A Compass Guide to the Nervous System, Anxiety, and Depression
- jilliangnakayama
- Jan 13
- 3 min read
Or: why your body is not being dramatic—it’s being protective
At Compass Integrated Wellness Co, we spend a lot of time reminding people of something important:your anxiety or depression is not a personality flaw, a lack of willpower, or proof that you “should be handling this better by now.”
More often, it’s your nervous system doing its job—sometimes a little too enthusiastically.
Your nervous system doesn’t care about productivity, inbox zero, or whether your stress is “technically justified.” It cares about one thing:
Am I safe?
And if the answer is unclear, it tends to assume the worst. (Because evolution.)
The Nervous System: Your Internal Safety System (With No Chill)
Your nervous system is constantly scanning for threat. Not just big, obvious danger—but subtle stuff too, like deadlines, conflict, uncertainty, lack of rest, and that one email you keep rereading.
A major player here is the autonomic nervous system, which runs behind the scenes and controls things like breathing, heart rate, digestion, and stress responses. You don’t consciously turn it on or off—thankfully—but you do feel the effects.
It has two main modes worth knowing.
Sympathetic Nervous System: Fight, Flight… or Spiral
This is your survival mode.
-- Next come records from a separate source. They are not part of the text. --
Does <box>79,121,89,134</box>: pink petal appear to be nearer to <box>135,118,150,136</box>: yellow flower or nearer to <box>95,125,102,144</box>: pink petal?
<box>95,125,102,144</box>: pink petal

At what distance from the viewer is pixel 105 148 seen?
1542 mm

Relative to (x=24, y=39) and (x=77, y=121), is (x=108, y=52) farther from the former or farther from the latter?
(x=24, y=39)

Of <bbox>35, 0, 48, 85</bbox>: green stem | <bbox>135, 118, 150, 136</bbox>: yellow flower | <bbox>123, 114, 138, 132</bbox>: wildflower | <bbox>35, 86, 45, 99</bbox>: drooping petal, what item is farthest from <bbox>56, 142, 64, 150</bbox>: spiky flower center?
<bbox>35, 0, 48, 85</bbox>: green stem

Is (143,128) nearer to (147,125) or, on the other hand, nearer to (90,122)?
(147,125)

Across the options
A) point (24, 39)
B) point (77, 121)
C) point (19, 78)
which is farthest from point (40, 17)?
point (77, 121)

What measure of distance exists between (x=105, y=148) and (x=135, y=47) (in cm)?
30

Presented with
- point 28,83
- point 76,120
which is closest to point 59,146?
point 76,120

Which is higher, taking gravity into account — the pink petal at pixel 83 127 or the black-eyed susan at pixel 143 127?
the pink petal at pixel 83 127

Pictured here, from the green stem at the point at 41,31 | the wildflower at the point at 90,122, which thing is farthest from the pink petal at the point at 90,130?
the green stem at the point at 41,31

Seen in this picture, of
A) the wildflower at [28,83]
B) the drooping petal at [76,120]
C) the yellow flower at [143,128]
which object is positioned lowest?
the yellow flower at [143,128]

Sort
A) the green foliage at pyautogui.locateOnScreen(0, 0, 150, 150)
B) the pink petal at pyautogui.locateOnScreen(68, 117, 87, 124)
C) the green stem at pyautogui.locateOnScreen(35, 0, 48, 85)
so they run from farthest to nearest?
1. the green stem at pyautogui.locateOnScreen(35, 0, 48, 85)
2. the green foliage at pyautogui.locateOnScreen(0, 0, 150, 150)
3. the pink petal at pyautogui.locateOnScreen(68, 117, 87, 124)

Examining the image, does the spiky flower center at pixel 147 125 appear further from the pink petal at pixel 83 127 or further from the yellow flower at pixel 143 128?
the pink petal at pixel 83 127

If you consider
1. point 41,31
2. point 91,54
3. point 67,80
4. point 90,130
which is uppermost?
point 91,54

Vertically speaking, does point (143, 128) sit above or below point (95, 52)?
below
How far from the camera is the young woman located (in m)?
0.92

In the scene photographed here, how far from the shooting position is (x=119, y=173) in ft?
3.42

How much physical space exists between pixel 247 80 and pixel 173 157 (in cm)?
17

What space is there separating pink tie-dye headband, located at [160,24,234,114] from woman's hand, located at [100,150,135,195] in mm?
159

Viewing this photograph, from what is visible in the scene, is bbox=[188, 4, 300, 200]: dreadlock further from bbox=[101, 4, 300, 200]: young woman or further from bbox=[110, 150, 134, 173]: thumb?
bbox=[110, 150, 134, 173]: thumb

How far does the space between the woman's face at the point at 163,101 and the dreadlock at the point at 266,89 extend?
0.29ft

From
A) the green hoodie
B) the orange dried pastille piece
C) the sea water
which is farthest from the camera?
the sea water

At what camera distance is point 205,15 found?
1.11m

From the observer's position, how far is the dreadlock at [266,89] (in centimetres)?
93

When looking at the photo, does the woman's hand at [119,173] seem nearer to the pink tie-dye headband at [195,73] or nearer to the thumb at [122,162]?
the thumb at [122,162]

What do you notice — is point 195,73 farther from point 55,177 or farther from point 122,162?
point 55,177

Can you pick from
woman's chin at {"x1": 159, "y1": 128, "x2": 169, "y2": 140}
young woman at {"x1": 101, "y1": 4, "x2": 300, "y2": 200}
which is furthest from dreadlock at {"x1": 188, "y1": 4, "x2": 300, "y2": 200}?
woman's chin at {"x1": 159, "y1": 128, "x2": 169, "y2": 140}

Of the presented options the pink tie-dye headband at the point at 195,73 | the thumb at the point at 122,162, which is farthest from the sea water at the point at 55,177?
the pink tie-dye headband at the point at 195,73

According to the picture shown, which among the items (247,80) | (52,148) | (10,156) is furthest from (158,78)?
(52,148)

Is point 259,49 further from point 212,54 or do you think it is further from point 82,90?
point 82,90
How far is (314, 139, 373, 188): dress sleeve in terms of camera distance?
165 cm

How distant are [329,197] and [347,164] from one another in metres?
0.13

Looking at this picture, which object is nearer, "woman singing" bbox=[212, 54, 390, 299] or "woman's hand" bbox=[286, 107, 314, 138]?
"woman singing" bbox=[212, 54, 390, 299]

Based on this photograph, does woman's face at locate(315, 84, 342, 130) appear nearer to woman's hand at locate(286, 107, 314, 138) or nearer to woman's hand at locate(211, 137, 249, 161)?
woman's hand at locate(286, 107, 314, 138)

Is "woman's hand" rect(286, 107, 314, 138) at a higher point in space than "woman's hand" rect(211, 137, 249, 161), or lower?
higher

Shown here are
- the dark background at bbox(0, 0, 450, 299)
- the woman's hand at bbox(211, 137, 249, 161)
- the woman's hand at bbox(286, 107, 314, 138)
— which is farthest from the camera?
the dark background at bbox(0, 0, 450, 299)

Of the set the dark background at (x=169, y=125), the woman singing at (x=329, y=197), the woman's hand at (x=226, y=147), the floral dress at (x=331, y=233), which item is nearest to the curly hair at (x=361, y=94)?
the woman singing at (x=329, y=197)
It mobilizes energy when something feels stressful or unsafe.
You might notice:
Racing thoughts that refuse to take a day off
A body that feels tense, buzzy, or on edge
Shallow breathing
Trouble sleeping because your brain wants to solve everything at 2 a.m.
This state is incredibly useful if you’re being chased by a bear. Less useful when the “bear” is an unread Slack message.
When this system stays on too long, anxiety often follows.
Parasympathetic Nervous System: Rest, Restore, Try to Recover
This is the nervous system’s calm state—the one responsible for rest, digestion, healing, and connection.
In this mode, you may experience:
Slower breathing and heart rate
A sense of grounding or ease
Better sleep and digestion
Emotional steadiness
When this system doesn’t get enough airtime, people can experience low energy, numbness, or depressive symptoms. Not because they’re lazy—because their system is tired.
How Anxiety and Depression Show Up in the Nervous System
Anxiety: When High Alert Becomes the Default
Anxiety often means the nervous system is stuck in “something is wrong” mode—even when nothing is actively on fire.
This can make:
Minor stress feel overwhelming
Relaxation feel suspicious
The mind assume worst-case scenarios “just in case”
Your nervous system isn’t trying to ruin your day. It’s trying to protect you. It just hasn’t realized the threat has passed.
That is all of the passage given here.